I prepared a minimal reproducing code by revising the Flux example to the new Flux API (the existing example uses a deprecated API) https://github.com/nomadbl/TensorBoardLogger.jl/commit/fc9ba3e0ee6c88eb96d7317fa46ce24f2e94d11d
During logging I observe an error message
[2023-07-01T23:12:43Z WARN rustboard_core::run] Read error in ./content/log/events.out.tfevents.1.68825314069885e9.lior-HP-Pavilion-Laptop-15-cs3xxx: ReadRecordError(BadLengthCrc(ChecksumError { got: MaskedCrc(0x85987b32), want: MaskedCrc(0x00000000) }))

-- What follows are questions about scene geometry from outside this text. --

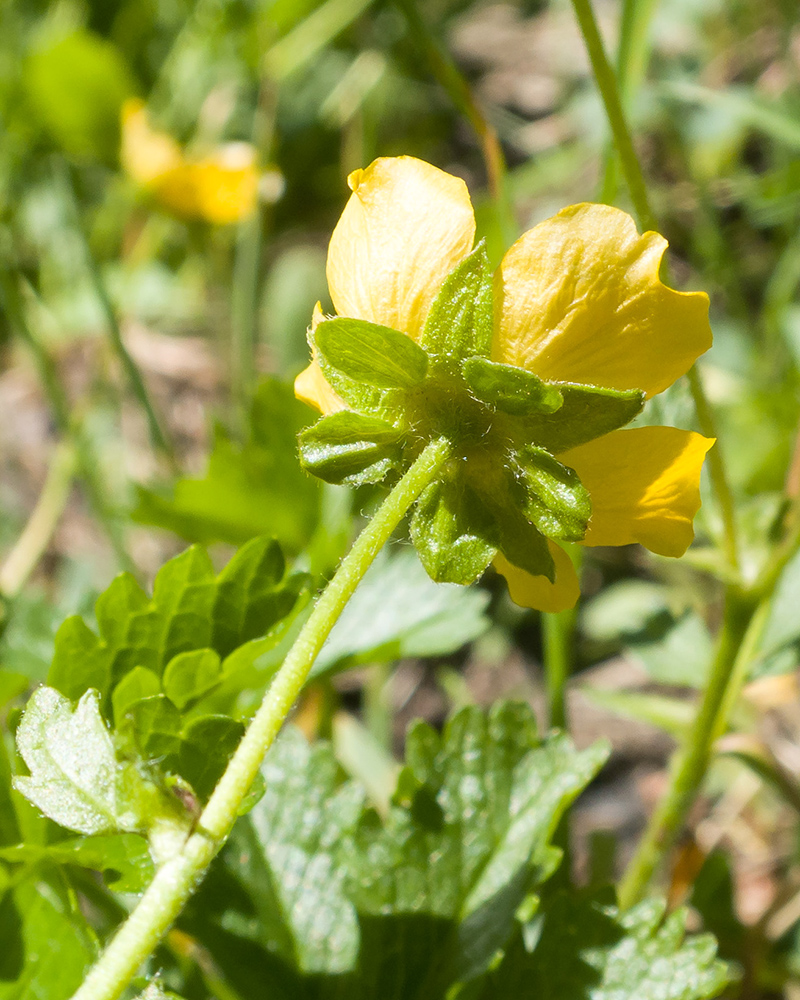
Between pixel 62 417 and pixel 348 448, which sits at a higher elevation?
pixel 348 448

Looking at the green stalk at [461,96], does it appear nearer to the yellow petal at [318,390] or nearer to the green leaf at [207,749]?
the yellow petal at [318,390]

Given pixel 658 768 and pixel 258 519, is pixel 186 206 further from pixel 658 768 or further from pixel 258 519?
pixel 658 768

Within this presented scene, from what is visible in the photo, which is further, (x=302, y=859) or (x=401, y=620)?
(x=401, y=620)

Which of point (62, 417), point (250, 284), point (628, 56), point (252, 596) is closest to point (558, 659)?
point (252, 596)

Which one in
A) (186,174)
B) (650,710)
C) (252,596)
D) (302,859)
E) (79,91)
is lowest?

Which after some googling I can only speculate it indicates it has something to do with multiprocessing and the file trying to get written by multiple instances of the logger in different threads.
So far I tried (without success) to fix it under that assumption by specifying the logger should lock the file:
src/TBLogger.jl, 119:
file = open(fpath, "w"; lock=true)
Any other ideas or insights are welcome. I'll try to isolate the issue using the above mentioned reproducing code.
I succeeded in altering the flux example such that the bug does not occur: https://github.com/nomadbl/TensorBoardLogger.jl/commit/e0f2245c8b2bcf319cc987653d39f6e6444a2a39
The trick was to change lines like
@info "train" loss=loss_fn(pred, y) acc=accuracy(pred, y)
into
@info "train/vals" loss=loss_fn(pred, y) acc=accuracy(pred, y)
That is, the bug is somehow related to tag names.
Since this seems to work with the workaround above I'm leaving this for now.
I suspect that this has to be fixed by setting node_name or tag correctly in Summary_Values (i.e. var"Summary.Value")
I wasn't able to determine how to do this by reading the tensorboard/tensorflow documentation. Looks like a pretty in depth understanding is required there.